The maxAge: 0 immediately expires the cookie. The redirect uses x-forwarded-host and x-forwarded-proto headers because behind Traefik, the internal request URL is http://0.0.0.0:3000 — not the public domain. Using the forwarded headers reconstructs the correct public URL for the redirect.

THE MIDDLEWARE

 

// frontend/src/middleware.ts
import { NextRequest, NextResponse } from "next/server";
import { decrypt, SESSION_COOKIE } from "@/lib/session";

function isPublic(pathname: string): boolean {
    return (
        pathname.startsWith("/login") ||
        pathname.startsWith("/api/auth/") ||
        pathname.startsWith("/api/copilotkit") || // CopilotKit server-to-server calls
        pathname.startsWith("/_next/") ||
        pathname.startsWith("/favicon")
    );
}

export default async function middleware(request: NextRequest) {
    const { pathname } = request.nextUrl;

    if (isPublic(pathname)) {
        // If authenticated and hitting /login → redirect to app
        if (pathname === "/login") {
            const token = request.cookies.get(SESSION_COOKIE)?.value;
            const session = await decrypt(token);
            if (session) {
                return NextResponse.redirect(new URL("/", request.nextUrl));
            }
        }
        return NextResponse.next();
    }

    const token = request.cookies.get(SESSION_COOKIE)?.value;
    const session = await decrypt(token);

    if (!session) {
        return NextResponse.redirect(new URL("/login", request.nextUrl));
    }

    return NextResponse.next();
}

export const config = {
    matcher: ["/((?!_next/static|_next/image|favicon.ico).*)"],
};

The /api/copilotkit path is in the public list because CopilotKit makes server-to-server calls to this endpoint during the AG-UI streaming session. The browser auth cookie is not forwarded in those internal calls. Since the orchestrator is not publicly accessible anyway, this exclusion is safe.

THE EDGE RUNTIME CONSTRAINT

 

Next.js middleware runs in the Edge runtime, not Node.js. The Edge runtime does not have fs, crypto (Node.js's built-in), or any Node.js-specific APIs.

jose was chosen specifically because it works in the Edge runtime. It uses the Web Crypto API (SubtleCrypto) which is available everywhere — browsers, Edge runtime, Node.js, Deno.

The login Route Handler does use require("crypto").timingSafeEqual because Route Handlers run in Node.js, not the Edge runtime. This is safe.

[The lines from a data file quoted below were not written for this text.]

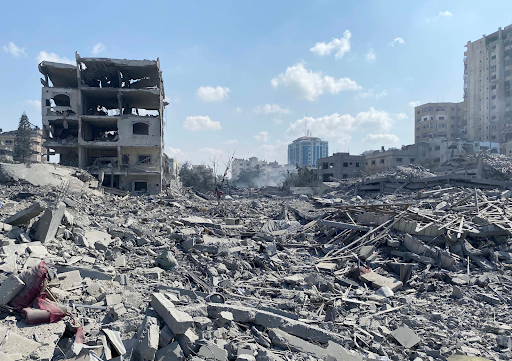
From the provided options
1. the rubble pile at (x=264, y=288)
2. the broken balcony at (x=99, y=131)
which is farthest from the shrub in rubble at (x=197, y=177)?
the rubble pile at (x=264, y=288)

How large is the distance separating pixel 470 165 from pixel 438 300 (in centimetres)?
2907

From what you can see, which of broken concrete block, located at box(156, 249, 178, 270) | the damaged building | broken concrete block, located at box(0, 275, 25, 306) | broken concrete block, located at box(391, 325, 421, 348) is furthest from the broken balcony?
broken concrete block, located at box(391, 325, 421, 348)

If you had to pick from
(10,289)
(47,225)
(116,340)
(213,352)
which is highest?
(47,225)

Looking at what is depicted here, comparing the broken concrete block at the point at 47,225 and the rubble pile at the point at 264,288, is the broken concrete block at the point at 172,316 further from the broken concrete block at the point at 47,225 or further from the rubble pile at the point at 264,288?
the broken concrete block at the point at 47,225

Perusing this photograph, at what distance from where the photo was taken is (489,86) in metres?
57.3

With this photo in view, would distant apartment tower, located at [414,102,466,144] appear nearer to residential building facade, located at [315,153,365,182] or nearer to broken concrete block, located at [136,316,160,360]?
residential building facade, located at [315,153,365,182]

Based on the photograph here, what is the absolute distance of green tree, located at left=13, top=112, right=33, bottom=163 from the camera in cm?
3984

But the same require("crypto") call in middleware would fail.

For timing-safe comparison in the Edge runtime, use:

 

// Edge-compatible timing-safe comparison
import { timingSafeEqual } from "crypto"; // Not available in Edge
// Use instead:
const encoder = new TextEncoder();
const a = encoder.encode(password);
const b = encoder.encode(expected);
// Then compare with SubtleCrypto

Since password comparison happens in the Route Handler (Node.js), not in middleware (Edge), the Node.js crypto.timingSafeEqual works fine in our case.

WHAT WE'D DO DIFFERENTLY

 

Rate limiting — The current login endpoint has no rate limiting. An automated script could try thousands of passwords. Adding rate limiting on the login route (by IP, with a short lock-out after N failures) would mitigate brute-force attacks.

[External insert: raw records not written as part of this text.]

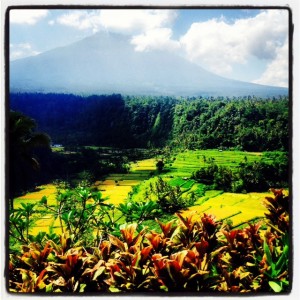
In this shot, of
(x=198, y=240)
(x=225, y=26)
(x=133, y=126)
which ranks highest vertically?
(x=225, y=26)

Session refresh — Sessions expire after 45 minutes with no renewal. A user actively using the demo when the session expires is abruptly redirected to the login page. Refreshing the session cookie on each authenticated request — extending the expiry by 45 minutes from the last activity — would fix this.

THE TAKEAWAY

 

For simple demo access control, the full NextAuth stack is overkill. Four files (session.ts, middleware.ts, login/route.ts, logout/route.ts) and one npm package (jose) give you a complete, secure JWT session system: timing-safe password comparison, signed and expiring cookies, route protection at the middleware level, and automatic redirect to the login page for unauthenticated requests.

The key constraints to get right: jose for Edge-compatible JWT operations, timingSafeEqual for the password check, and x-forwarded-host for correct redirects behind a proxy.